Однажды, когда наш квартиродатель, пан (уж всем панам – пан!) Михал в очередной раз произнес, что понаехали вот москальские машины. Ему же на своем «ровере»-велосипеде невозможно ехать там, где он хочет, т.е. посередине улицы. Я, якобы шутливо, сказала ему: «Пан Михал, у вас за польским часом и ровера-то, небось, не было?!». Пан промолчал на такой выпад, задумчиво почесал затылок, а его супруга, как ни странно, меня поддержала: «Вот именно, старый чёрт, места тебе не хватает!» «Старому чёрту», кстати, было где-то около сорока пяти лет.
В отсутствие моего командированного мужа я приобретала кое-какую немудреную домашнюю утварь – весь этот скарб ездил с нами, до сих пор прекрасно сохранился и служит теперь нам на даче, а механическая каслинская мясорубка даст сто очков вперед любому электрическому «Тефалю» жаль только, что её крутить надо! – шкаф, стол и зажила самостоятельной жизнью, привыкая к статусу жены офицера.

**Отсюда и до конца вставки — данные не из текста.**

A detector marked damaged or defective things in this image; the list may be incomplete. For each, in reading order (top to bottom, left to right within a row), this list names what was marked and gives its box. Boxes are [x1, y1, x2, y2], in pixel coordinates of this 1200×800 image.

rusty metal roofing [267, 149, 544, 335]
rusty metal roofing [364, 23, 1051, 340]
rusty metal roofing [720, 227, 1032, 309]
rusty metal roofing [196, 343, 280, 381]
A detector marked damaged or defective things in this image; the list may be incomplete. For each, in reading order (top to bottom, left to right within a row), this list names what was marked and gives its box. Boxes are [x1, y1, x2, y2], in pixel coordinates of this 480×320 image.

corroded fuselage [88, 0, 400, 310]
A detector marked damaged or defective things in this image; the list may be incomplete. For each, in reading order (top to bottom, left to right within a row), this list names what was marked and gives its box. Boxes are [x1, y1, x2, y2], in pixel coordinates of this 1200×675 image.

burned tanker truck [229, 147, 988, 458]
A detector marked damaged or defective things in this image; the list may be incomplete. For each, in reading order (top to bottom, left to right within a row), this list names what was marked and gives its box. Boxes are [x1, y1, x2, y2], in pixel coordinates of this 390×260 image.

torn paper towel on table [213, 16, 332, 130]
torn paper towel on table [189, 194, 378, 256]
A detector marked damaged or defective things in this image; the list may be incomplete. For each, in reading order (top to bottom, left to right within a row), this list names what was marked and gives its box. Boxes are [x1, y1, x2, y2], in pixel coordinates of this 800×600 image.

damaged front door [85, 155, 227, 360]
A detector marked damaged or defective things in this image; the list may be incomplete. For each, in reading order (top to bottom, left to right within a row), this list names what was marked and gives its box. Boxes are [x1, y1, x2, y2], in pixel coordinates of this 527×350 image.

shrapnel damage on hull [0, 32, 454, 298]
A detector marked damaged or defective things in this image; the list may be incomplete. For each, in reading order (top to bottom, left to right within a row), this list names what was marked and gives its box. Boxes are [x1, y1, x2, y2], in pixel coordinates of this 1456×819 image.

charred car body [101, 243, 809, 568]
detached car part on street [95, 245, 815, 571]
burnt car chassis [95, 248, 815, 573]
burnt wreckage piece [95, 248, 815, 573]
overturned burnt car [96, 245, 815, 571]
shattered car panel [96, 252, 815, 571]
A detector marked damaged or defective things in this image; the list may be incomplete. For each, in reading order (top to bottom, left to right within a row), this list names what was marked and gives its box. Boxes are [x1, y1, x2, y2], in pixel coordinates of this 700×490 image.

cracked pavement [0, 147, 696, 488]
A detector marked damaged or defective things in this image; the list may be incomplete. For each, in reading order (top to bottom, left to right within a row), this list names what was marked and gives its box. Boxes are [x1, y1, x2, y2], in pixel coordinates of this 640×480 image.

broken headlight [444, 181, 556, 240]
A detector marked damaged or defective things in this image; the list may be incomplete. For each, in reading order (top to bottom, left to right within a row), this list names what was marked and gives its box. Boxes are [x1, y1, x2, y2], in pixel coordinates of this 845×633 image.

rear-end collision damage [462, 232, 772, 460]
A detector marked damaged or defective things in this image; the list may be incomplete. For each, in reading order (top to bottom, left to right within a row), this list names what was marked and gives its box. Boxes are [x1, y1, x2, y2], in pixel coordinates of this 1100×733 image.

Записалась, как обычно, сначала в библиотеку, потом в драмкружок при Доме офицеров, зимними вечерами бегала на репетиции и даже на танцульки, что очень не поощрялось местным обществом: оказывается, замужним женщинам нечего делать на танцах – нужно сидеть дома, заниматься детьми, хозяйством и терпеливо ждать мужа. Детей у меня тогда, к сожалению, не было, хозяйства как такового тоже, а терпение – добродетель, которой я, увы! не обладаю. В городке электрические столбы с малюсенькими подслеповатыми лампочками располагались так редко, что напоминали звёздочки далеко-далеко в вышине, толку от них для пешехода не было никакого, освещался только трехметровый круг непосредственно возле самого столба. Они обозначали только направление по улице. Темнело рано и дорогу, в основном, освещали луна и яркий белый снег. Единственным хорошо освещенным местом был парчок, посреди которого стояла гипсовая фигура моего любимого Иосифа Виссарионовича на высоком и широком постаменте. Парк зимой засыпало снегом по самый штакетник, но жители протаптывали тропинки и, кому надо, срезали дорогу как раз мимо памятника вождю. Я как-то раз возвращалась вечерком с репетиции и, как обычно, шагала через парк, светила луна, сверкал снег, полная умиротворенность в природе и у меня на душе: вдруг из-за постамента выскакивает солдат, распахивает шинель и трясет своими причиндалами. Понятие эксгибиционист тогда-то и в литературе не встречалось, а если и встречалось, то я и понятия не имела, что это обозначает, но как раз это оно и было в полном его объёме, да еще в каком объёме! Сказать, что я испугалась – не сказать ничего.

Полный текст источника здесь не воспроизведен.